** TASK LIST **
1 – Say whether each statement agrees with the patent claims, giving yes or no and quoting the deciding words: (a) the overlap ratio depends on how many words the data corpus shares with each pre-classified category; (b) the boost values are kept in the database rather than shown; (c) the data classifier computing device in claim 5 has a memory and a processor.
2 – Retype the stretch of the patent claims from "3. The method" through "outputting the boost values on the display device.".

======== PAGE TEXT ========

1. A method of automated data corpus analysis to facilitate improved data classification, the method implemented by a data classifier computing device and comprising:
receiving a data corpus comprising one or more words in an electronic format;
comparing at least a portion of the data corpus with a plurality of pre-classified categories of words stored in a database to determine an overlap ratio for each of the pre-classified categories of words based on a number of words common between the data corpus and each of the pre-classified categories of words;
computing a confidence score of the data corpus for each of the pre-classified categories of words based on the overlap ratio and a stored predefined confidence score associated with the data corpus for each of the pre-classified categories of words; and
classifying the data corpus based on the confidence scores into one of the pre-classified categories and outputting an indication of the classification on a display device.
2. The method of claim 1, further comprising replacing the stored predefined confidence score with the confidence score of the data corpus for the one of the pre-classified categories and repeating the receiving, comparing, computing, and classifying for another data corpus.
3. The method of claim 1, wherein the confidence scores comprise a probability of the data corpus belonging to each of the pre-classified categories of words.
4. The method of claim 1, further comprising determining a boost value for the confidence score of the data corpus for each of the pre-classified categories of words based on a change in the confidence score for each of the pre-classified categories of words from the stored predefined confidence score associated with the data corpus for each of the pre-classified categories of words and outputting the boost values on the display device.
5. A data classifier computing device, comprising a memory comprising programmed instructions stored thereon and a processor coupled to the memory and configured to execute the stored programmed instructions to:
receive a data corpus comprising one or more words in an electronic format;
compare at least a portion of the data corpus with a plurality of pre-classified categories of words stored in a database to determine an overlap ratio for each of the pre-classified categories of words based on a number of words common between the data corpus and each of the pre-classified categories of words;
compute a confidence score of the data corpus for each of the pre-classified categories of words based on the overlap ratio and a stored predefined confidence score associated with the data corpus for each of the pre-classified categories of words; and
classify the data corpus based on the confidence scores into one of the pre-classified categories and outputting an indication of the classification on a display device.
6. The data classifier computing device of claim 5, wherein the processor is further configured to execute the stored programmed instructions to replace the stored predefined confidence score with the confidence score of the data corpus for the one of the pre-classified categories and repeat the receiving, comparing, computing, and classifying for another data corpus.
7. The data classifier computing device of claim 5, wherein the confidence scores comprise a probability of the data corpus belonging to each of the pre-classified categories of words.
8. The data classifier computing device of claim 5, wherein the processor is further configured to execute the stored programmed instructions to determine a boost value for the confidence score of the data corpus for each of the pre-classified categories of words based on a change in the confidence score for each of the pre-classified categories of words from the stored predefined confidence score associated with the data corpus for each of the pre-classified categories of words and output the boost values on the display device.

======== SUPPLIED RECORDS ========

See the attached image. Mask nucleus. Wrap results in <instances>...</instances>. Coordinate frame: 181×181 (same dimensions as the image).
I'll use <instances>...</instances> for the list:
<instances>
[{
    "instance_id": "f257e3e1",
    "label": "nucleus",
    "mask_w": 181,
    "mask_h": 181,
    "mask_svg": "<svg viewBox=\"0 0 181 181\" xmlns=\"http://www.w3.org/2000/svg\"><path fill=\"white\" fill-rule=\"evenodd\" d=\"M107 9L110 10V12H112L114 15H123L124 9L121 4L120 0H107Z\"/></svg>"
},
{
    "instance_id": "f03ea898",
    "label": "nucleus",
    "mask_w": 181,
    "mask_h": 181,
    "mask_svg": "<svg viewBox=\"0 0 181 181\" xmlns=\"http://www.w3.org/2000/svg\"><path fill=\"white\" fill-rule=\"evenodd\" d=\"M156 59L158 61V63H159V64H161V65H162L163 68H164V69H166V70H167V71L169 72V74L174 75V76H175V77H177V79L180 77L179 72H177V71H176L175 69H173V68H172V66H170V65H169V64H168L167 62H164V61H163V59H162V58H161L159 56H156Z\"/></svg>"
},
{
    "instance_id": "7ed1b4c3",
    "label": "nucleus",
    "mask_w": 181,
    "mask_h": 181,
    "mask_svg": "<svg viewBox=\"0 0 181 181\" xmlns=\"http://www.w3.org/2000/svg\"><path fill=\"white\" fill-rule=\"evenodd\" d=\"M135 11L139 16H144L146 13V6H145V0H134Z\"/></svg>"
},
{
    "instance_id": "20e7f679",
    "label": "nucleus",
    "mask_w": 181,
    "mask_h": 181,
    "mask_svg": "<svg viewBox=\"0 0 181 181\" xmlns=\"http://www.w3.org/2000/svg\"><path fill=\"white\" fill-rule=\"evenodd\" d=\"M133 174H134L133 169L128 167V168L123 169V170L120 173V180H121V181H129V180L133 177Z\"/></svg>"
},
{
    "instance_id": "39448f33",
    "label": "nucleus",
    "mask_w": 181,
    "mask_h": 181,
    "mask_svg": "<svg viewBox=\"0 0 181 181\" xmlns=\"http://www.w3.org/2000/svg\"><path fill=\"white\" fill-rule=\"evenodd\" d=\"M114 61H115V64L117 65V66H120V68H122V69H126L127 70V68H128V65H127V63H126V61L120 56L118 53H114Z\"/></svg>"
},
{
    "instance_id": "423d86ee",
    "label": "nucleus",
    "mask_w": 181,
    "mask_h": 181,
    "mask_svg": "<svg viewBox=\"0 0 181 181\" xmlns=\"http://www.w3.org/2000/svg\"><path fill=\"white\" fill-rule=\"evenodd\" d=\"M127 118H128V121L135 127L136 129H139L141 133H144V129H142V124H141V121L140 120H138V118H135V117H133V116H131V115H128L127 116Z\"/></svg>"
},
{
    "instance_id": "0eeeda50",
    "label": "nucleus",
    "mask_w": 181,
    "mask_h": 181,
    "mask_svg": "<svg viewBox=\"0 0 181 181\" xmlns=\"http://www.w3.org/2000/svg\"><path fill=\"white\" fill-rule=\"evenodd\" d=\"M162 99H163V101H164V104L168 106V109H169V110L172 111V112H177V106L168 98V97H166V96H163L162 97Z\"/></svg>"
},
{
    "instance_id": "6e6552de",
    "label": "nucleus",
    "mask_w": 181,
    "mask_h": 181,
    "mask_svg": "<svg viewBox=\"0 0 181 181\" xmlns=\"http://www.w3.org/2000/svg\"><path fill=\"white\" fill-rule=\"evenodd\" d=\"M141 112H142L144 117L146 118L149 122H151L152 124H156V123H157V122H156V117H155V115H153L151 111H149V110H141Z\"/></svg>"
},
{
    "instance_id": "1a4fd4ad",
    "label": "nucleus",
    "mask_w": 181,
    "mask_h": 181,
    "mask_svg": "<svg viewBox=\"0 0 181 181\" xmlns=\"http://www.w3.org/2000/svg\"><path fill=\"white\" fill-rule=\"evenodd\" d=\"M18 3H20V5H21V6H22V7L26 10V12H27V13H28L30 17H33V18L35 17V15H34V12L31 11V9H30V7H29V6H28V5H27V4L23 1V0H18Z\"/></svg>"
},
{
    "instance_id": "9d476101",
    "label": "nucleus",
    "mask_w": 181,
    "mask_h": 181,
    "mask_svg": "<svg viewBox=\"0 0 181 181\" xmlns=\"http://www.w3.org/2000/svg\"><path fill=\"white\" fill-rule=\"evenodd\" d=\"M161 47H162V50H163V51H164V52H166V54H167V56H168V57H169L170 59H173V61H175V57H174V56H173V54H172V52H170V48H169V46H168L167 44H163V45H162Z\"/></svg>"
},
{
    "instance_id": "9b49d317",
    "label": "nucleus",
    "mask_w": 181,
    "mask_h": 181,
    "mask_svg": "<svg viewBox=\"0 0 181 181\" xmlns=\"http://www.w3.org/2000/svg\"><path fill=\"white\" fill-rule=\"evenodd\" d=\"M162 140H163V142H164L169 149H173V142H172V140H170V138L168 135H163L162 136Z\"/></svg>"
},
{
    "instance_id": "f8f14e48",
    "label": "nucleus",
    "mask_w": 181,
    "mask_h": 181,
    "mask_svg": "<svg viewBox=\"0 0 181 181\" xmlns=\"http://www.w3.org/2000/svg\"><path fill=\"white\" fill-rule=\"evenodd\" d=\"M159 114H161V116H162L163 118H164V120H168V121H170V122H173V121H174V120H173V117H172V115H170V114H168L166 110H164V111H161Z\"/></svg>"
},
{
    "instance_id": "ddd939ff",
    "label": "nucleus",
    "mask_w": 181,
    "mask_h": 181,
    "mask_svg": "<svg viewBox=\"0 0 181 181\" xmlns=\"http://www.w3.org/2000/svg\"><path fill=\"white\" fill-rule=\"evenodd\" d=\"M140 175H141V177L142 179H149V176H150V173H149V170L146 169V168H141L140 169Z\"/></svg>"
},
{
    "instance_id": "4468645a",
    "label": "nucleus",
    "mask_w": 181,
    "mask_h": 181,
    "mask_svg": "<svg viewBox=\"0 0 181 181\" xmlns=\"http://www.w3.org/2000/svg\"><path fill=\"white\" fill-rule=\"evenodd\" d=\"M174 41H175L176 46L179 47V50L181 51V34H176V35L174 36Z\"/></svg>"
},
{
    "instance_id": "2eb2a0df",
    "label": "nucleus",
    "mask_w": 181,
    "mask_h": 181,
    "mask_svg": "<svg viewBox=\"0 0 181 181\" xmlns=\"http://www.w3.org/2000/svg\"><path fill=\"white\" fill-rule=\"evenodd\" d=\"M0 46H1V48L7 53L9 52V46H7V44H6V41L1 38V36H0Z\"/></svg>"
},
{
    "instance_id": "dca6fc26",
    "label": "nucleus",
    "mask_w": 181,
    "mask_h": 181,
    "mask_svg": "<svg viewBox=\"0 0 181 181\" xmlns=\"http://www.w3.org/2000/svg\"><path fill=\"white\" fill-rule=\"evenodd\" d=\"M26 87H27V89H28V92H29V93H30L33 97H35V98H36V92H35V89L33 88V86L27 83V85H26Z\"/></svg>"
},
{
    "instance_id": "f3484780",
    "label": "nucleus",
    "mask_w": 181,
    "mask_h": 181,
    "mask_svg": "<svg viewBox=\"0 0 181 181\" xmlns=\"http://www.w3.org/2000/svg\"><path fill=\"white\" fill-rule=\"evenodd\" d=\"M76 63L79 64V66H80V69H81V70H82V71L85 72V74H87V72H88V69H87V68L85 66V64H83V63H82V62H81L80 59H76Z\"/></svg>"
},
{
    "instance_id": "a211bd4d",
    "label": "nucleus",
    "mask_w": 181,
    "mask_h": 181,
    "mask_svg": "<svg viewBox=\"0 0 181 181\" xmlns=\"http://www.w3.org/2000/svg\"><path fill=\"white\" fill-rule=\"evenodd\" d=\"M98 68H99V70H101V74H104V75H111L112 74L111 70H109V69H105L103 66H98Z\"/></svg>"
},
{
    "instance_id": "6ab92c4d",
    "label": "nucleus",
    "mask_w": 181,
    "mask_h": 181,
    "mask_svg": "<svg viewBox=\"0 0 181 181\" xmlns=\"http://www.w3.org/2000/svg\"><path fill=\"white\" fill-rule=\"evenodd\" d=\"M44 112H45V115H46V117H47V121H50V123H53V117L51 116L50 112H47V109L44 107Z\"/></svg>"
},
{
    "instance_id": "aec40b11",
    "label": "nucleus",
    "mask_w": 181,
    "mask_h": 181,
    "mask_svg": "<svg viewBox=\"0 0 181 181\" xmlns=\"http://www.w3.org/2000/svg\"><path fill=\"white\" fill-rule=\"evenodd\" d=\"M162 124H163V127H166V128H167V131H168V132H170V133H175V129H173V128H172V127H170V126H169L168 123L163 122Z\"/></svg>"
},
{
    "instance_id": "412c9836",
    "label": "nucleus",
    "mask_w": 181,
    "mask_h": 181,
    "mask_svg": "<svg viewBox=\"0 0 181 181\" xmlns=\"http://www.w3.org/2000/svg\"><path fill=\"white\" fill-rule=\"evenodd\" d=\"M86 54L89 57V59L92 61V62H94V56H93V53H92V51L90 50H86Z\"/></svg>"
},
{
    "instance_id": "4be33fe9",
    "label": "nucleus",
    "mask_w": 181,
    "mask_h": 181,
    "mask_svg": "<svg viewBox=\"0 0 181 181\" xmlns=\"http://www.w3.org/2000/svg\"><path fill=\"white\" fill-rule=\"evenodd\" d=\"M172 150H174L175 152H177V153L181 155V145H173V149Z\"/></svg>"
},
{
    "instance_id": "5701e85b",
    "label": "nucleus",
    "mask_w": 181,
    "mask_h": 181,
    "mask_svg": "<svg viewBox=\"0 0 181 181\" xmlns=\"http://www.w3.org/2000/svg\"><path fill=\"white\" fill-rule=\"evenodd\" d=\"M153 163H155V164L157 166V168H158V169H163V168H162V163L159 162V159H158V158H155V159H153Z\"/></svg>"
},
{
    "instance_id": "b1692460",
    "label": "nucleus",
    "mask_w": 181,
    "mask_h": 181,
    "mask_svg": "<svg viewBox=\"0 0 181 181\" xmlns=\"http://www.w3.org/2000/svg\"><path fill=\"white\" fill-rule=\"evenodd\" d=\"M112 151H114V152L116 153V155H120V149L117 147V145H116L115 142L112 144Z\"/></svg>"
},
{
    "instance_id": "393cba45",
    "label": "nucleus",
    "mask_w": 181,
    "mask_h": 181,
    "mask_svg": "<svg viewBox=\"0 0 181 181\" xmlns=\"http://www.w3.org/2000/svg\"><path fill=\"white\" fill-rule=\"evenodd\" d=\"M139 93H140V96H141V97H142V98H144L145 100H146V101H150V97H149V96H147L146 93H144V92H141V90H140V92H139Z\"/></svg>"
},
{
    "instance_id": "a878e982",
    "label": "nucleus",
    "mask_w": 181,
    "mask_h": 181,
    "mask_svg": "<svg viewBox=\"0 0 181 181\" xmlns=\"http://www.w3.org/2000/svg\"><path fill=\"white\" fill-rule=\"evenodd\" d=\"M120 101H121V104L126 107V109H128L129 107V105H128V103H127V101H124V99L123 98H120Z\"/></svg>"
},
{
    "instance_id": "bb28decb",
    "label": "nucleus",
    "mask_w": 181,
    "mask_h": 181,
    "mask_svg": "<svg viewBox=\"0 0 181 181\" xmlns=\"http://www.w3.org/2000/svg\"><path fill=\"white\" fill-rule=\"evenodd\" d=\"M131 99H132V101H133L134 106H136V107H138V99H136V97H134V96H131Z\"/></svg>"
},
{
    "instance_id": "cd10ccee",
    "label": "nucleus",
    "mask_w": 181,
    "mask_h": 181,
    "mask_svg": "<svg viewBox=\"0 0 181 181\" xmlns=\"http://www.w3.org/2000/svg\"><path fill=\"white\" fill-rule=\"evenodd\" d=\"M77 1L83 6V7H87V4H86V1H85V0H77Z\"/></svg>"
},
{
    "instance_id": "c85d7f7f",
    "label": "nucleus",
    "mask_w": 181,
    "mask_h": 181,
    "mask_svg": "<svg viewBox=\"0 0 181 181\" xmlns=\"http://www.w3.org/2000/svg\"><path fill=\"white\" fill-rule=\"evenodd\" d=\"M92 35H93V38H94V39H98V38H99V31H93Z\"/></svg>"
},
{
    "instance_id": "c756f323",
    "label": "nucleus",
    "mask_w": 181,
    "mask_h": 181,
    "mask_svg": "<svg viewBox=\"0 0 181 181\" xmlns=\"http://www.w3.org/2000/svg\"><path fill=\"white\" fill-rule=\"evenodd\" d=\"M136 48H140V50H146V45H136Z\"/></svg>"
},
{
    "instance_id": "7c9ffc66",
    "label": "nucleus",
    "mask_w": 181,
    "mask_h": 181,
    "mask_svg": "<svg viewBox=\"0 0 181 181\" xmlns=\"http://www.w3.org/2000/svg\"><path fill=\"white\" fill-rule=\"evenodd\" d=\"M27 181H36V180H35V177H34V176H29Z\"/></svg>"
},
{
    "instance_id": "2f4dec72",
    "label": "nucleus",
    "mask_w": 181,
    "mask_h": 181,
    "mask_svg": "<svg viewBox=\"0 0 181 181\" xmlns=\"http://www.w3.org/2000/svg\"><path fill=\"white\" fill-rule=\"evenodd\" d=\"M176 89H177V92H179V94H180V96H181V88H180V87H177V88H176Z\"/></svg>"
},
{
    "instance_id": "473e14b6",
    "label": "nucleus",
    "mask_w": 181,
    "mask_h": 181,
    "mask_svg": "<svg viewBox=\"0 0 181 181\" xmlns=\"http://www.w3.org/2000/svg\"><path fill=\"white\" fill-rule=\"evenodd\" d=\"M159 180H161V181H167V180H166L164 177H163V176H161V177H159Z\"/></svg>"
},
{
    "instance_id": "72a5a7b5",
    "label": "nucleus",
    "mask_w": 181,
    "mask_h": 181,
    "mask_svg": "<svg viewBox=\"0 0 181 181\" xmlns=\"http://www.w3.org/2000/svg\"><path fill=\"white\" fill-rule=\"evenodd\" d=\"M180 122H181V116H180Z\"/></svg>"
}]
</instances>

========

** RESPONSES TO THE TASKS **
1 –
(a) Yes: "based on a number of words common between the data corpus and each of the pre-classified categories of words"
(b) No: "outputting the boost values on the display device"
(c) Yes: "comprising a memory comprising programmed instructions stored thereon and a processor coupled to the memory"

2 –
3. The method of claim 1, wherein the confidence scores comprise a probability of the data corpus belonging to each of the pre-classified categories of words.
4. The method of claim 1, further comprising determining a boost value for the confidence score of the data corpus for each of the pre-classified categories of words based on a change in the confidence score for each of the pre-classified categories of words from the stored predefined confidence score associated with the data corpus for each of the pre-classified categories of words and outputting the boost values on the display device.